Will Smith.jpgTo start, an anecdote. I read a book called Ordinary Men by Christopher Browning (1992) in a class while an undergrad. I have never shaken free of the story it told. Browning’s historical narrative traces the descent of men into monsters. These Germans were basically good in the general sense of the term. Or at least they were until tasked with massacring Jews during World War II. Initially repulsed by their assignment, they quickly found the duty to kill easy and it even became a sort of game to them. My understanding of human ethical nature remains partially shaped by Browning’s tale of horror to this day.

I share this tale with students during advising sessions when our conversations warrant it as an example of what a person might gain from taking a class.
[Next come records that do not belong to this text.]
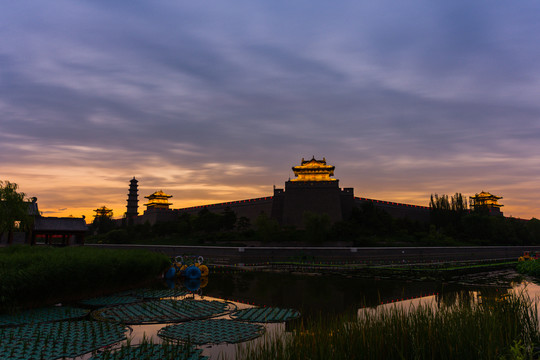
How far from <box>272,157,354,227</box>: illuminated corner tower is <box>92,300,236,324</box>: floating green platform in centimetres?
3567

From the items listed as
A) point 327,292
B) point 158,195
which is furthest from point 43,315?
point 158,195

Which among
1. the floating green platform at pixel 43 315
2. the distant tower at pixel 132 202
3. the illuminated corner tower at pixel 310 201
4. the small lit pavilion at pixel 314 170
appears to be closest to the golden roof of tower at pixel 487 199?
the small lit pavilion at pixel 314 170

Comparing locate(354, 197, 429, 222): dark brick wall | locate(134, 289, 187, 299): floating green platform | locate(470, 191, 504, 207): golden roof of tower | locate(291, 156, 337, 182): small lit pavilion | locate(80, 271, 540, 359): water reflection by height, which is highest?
locate(291, 156, 337, 182): small lit pavilion

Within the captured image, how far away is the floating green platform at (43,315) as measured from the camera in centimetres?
905

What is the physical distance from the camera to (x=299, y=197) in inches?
1923

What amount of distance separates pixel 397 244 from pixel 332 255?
1276 cm

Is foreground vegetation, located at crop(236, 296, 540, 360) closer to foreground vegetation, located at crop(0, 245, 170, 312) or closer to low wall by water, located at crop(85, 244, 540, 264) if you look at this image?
foreground vegetation, located at crop(0, 245, 170, 312)

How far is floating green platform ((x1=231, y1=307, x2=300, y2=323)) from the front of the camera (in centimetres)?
945

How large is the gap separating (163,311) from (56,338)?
319cm

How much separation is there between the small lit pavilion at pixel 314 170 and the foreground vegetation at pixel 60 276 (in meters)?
46.8

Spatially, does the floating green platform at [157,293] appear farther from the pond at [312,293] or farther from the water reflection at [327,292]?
the water reflection at [327,292]

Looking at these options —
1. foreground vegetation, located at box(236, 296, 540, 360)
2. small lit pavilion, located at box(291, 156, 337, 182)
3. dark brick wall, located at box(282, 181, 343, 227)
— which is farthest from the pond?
small lit pavilion, located at box(291, 156, 337, 182)

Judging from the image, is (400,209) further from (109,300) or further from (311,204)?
(109,300)

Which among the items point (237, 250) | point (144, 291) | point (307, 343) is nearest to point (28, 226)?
point (237, 250)
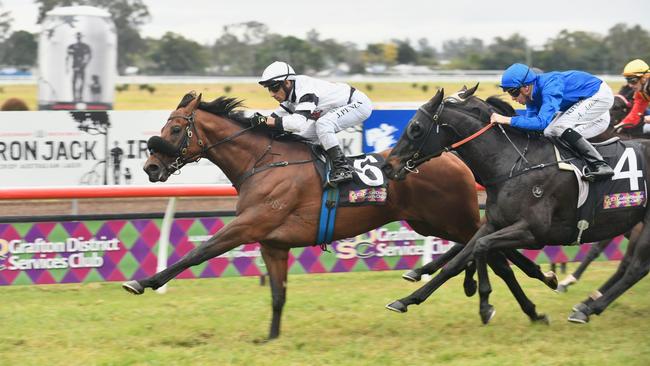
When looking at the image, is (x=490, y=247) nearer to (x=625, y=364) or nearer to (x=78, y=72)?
(x=625, y=364)

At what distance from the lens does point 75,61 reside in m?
19.5

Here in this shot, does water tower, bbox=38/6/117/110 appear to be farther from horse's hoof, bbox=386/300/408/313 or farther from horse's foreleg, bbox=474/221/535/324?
horse's foreleg, bbox=474/221/535/324

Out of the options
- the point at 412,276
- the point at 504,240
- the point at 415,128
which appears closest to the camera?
the point at 504,240

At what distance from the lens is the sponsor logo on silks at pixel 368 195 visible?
6.81 metres

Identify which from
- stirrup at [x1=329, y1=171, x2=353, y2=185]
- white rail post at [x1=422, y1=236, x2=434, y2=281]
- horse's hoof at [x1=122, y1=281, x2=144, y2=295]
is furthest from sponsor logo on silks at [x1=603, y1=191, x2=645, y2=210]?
horse's hoof at [x1=122, y1=281, x2=144, y2=295]

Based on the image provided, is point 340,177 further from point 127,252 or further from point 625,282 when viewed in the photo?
point 127,252

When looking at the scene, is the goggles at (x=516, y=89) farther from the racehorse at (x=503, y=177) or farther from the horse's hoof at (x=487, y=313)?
the horse's hoof at (x=487, y=313)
Learning this long-term lesson was possible because I participated in a liberal arts education. Yet I am not sure how to translate this value into economic terms, or if it ever could be so rendered. But economic terms—valuing education for its employability payoff—is the main game in town. I fully agree that students’ ability to earn good wages, ideally through reasonably satisfying work, is a valuable thing. Yet I fear that what students will not learn from local and national cultures suffused in the rhetoric of a degree’s potential economic value is an ability to speak the languages of other educational goods.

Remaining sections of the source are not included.